But on March 22, 1963, while pitching to the New York Yankees in a spring training game, Mr. Dalkowski felt something snap in his elbow. He was 23.
He tried to come back from the injury, pitching in the minors until 1965, but the lightning was gone. During his minor league career, he won 46 games and lost 80. In 956 innings, he struck out 1,324 batters and walked 1,236.
He never made it to the majors….
After his elbow injury in 1963, Mr. Dalkowski disappeared for years. He became a migrant farmworker in California — and a down-and-out alcoholic.
After failed rehab attempts, Mr. Dalkowski’s sister brought him back to [Connecticut] in 1994. He spent the rest of his life in an assisted-living facility, within blocks of the high school baseball field where he first found glory….
Unquote.
If it was a movie, they’d find an upbeat ending. They’d probably use this:
He rose from a wheelchair last year in Los Angeles to throw out a ceremonial first pitch at Dodger Stadium.

### Input data
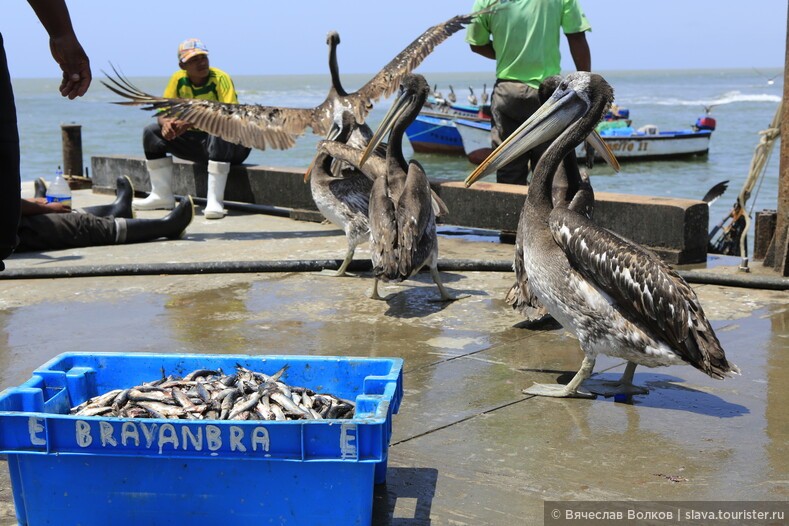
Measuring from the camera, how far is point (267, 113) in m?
7.95

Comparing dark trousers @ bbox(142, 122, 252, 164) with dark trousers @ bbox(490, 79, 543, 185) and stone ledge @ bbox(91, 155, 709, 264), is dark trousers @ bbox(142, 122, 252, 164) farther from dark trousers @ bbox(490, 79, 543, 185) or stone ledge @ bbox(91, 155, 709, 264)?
dark trousers @ bbox(490, 79, 543, 185)

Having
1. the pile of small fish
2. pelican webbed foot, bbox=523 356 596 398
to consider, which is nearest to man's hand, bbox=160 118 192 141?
pelican webbed foot, bbox=523 356 596 398

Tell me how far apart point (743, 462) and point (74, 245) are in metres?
5.70

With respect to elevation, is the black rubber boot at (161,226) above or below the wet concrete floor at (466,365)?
above

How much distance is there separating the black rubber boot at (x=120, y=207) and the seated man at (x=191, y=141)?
727 mm

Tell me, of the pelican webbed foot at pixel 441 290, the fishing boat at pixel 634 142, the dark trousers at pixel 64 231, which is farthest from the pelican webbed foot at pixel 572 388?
the fishing boat at pixel 634 142

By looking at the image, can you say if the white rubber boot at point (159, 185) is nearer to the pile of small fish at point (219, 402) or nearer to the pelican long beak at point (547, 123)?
the pelican long beak at point (547, 123)

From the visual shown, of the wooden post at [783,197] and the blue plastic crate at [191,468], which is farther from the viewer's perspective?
the wooden post at [783,197]

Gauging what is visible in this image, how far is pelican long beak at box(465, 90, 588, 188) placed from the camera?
4281mm

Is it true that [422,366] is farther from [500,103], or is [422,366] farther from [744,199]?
[744,199]

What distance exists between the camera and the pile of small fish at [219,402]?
8.98ft

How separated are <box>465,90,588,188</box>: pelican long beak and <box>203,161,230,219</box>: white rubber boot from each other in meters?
5.04

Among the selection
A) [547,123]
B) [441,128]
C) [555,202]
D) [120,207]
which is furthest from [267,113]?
[441,128]

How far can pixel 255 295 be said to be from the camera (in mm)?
5785
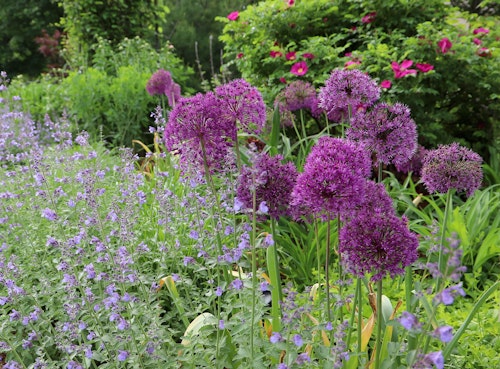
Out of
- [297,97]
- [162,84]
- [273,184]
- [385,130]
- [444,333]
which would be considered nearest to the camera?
[444,333]

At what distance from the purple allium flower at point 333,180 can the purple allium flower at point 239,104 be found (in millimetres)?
465

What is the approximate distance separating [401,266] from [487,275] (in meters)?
1.96

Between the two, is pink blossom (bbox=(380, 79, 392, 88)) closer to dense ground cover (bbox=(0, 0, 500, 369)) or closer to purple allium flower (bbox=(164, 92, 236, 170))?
dense ground cover (bbox=(0, 0, 500, 369))

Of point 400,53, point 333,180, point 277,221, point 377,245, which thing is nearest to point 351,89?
point 333,180

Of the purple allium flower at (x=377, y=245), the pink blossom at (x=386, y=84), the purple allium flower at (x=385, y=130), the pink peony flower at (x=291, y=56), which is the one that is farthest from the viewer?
the pink peony flower at (x=291, y=56)

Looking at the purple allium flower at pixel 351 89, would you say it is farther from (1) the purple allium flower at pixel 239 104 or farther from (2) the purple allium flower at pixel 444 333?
(2) the purple allium flower at pixel 444 333

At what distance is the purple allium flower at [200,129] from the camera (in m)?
1.69

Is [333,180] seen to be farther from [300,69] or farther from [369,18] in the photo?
[369,18]

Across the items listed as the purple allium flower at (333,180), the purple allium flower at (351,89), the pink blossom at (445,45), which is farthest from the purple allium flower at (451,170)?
the pink blossom at (445,45)

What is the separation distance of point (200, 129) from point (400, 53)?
3.21 meters

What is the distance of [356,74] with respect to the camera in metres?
1.97

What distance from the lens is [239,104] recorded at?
71.0 inches

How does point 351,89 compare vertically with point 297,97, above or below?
above

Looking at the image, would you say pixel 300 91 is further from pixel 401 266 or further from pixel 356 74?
pixel 401 266
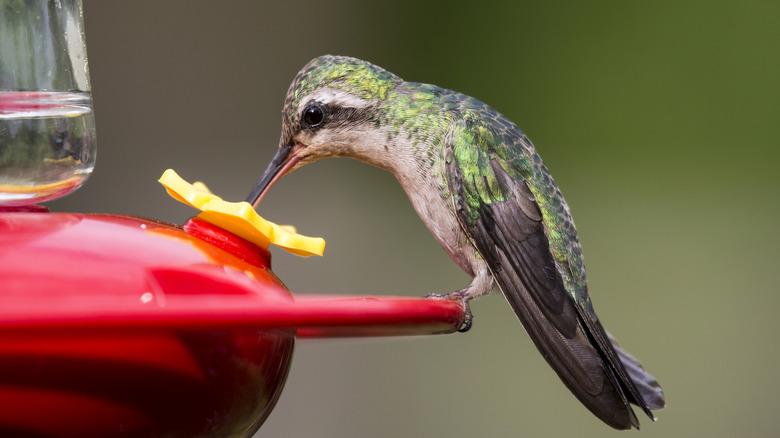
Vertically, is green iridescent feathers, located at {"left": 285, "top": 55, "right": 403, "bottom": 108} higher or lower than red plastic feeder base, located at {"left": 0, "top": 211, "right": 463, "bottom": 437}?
higher

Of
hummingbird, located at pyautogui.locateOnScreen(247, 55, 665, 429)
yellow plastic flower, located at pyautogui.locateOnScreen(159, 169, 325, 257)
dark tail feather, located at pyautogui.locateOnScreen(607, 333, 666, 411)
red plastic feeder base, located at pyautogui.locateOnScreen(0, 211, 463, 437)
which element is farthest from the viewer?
dark tail feather, located at pyautogui.locateOnScreen(607, 333, 666, 411)

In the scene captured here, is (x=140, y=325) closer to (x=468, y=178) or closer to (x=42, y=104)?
(x=42, y=104)

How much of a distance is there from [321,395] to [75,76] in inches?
157

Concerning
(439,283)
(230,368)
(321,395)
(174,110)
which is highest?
(230,368)

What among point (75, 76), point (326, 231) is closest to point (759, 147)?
point (326, 231)

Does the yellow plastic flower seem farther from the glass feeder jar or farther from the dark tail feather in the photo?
the dark tail feather

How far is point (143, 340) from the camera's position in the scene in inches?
50.9

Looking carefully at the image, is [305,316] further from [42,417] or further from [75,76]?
[75,76]

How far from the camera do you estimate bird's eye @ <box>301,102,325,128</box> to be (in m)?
2.75

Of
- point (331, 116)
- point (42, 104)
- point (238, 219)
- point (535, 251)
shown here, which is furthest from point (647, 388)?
point (42, 104)

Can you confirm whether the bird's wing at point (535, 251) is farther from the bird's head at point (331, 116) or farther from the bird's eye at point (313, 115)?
the bird's eye at point (313, 115)

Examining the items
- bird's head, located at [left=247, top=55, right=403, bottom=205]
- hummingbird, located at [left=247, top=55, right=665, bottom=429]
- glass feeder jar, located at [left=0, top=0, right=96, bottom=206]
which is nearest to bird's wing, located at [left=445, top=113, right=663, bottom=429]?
hummingbird, located at [left=247, top=55, right=665, bottom=429]

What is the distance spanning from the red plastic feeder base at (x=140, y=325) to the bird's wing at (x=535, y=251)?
3.59ft

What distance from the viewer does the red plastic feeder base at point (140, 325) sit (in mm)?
1159
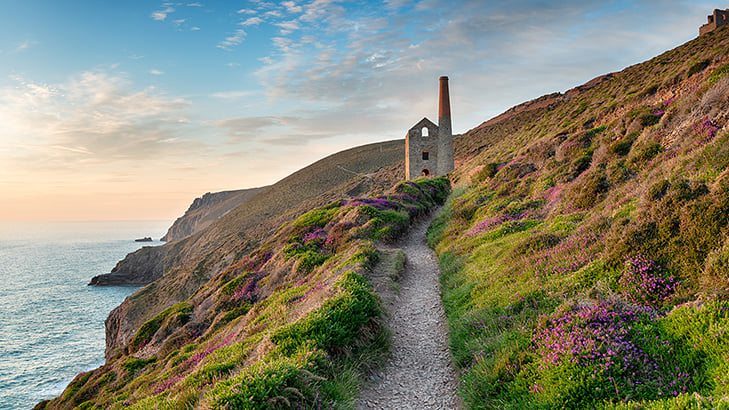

### Exercise set
- 1) List every number the excerpt about Mr. Dalkowski gives for his minor league career.
- 2) From the excerpt about Mr. Dalkowski, reproduce the passage that begins at the words "He never made" and stops after "a down-and-out alcoholic.".
The records have no connection to the excerpt about Mr. Dalkowski.

### Results of the tasks
- 1)
- 46 games won
- 80 games lost
- 956 innings
- 1,324 batters struck out
- 1,236 batters walked

- 2)
He never made it to the majors….
After his elbow injury in 1963, Mr. Dalkowski disappeared for years. He became a migrant farmworker in California — and a down-and-out alcoholic.